As a red teamer, my job is to be professionally paranoid. Confidential Computing is a massive leap forward, but it’s not without its own set of challenges and attack vectors. You need to be aware of them.

  1. Side-Channel Attacks: This is the boogeyman of TEEs. Even if an attacker can’t read the data in memory directly, they might be able to infer secrets by observing the side effects of the computation. Think of it as trying to figure out what’s being built inside a factory by just listening to the sounds, measuring power consumption, or timing how long deliveries take. Attacks like Spectre, Meltdown, and Foreshadow, as well as cache-timing and memory-access-pattern attacks, fall into this category. CPU vendors are constantly adding hardware mitigations, but it’s an ongoing arms race.
  2. Performance Overhead: Encrypting and decrypting every single memory access has a cost. While modern CPUs are incredibly fast at this, there is still a noticeable performance hit, especially for memory-intensive workloads. The overhead for SGX’s context switching (ECALLs/OCALLs) can also be significant if your application design is too “chatty.” You must benchmark your specific AI workload.
  3. Increased Complexity: This is not a “fire and forget” solution. Managing attestation, ensuring the TCB is clean, securely provisioning secrets, and debugging applications running inside a black box is complex.

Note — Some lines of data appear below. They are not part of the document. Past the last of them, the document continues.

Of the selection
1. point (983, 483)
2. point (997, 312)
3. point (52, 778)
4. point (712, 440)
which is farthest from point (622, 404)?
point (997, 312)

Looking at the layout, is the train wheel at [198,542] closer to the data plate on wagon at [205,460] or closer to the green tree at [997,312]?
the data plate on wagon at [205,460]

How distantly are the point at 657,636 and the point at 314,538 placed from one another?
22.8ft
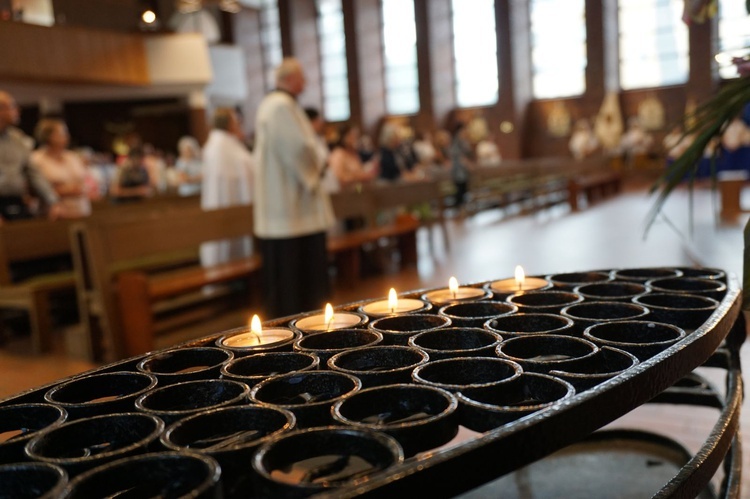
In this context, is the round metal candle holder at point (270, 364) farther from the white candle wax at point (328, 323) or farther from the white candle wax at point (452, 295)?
the white candle wax at point (452, 295)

For SGX, the development and maintenance overhead of partitioning your app is substantial.
  4. The Trust in the Manufacturer: At the end of the day, you are placing your trust in the CPU hardware and the vendor (Intel or AMD). You trust that their CPU design is secure, their microcode is not backdoored, and their attestation services are run correctly. This is a much smaller and more auditable trust anchor than an entire cloud provider’s software stack, but it’s not zero.

So, Should You Bother?

Absolutely, yes.

For years, we’ve accepted the risk of processing unencrypted data in the cloud because there was no alternative. We relied on contracts, SLAs, and operational promises from cloud providers. Confidential Computing changes that.

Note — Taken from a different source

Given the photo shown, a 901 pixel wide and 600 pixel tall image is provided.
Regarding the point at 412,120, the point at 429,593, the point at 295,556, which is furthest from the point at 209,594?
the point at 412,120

It allows us to replace those promises with cryptographic proof. It provides a technical enforcement mechanism to create and verify trust in environments we don’t own or control.

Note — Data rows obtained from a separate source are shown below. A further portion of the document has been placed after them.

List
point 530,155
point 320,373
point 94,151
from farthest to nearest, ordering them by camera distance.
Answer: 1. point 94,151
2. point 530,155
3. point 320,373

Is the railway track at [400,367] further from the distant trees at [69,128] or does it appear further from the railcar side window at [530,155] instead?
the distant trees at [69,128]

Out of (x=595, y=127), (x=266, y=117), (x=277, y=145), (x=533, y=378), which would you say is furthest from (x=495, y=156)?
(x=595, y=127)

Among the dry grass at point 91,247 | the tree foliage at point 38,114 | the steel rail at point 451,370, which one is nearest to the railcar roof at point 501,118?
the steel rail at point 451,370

It’s not perfect, and it’s not a replacement for good security hygiene. You still need to write secure code, manage your dependencies, and have a robust security posture. But for high-stakes AI workloads—where the data is regulated, the model is priceless, and the privacy of individuals is on the line—it provides a critical last line of defense.

The next time you’re designing a system that handles sensitive data, don’t just ask how you’ll protect it at rest and in transit. Ask the hard question: who can see my data, my code, my entire business logic, at the exact moment it’s running in memory?

If you don’t like the answer, it’s time to start building some walls. And for the first time, the CPUs themselves are handing you the bricks and mortar.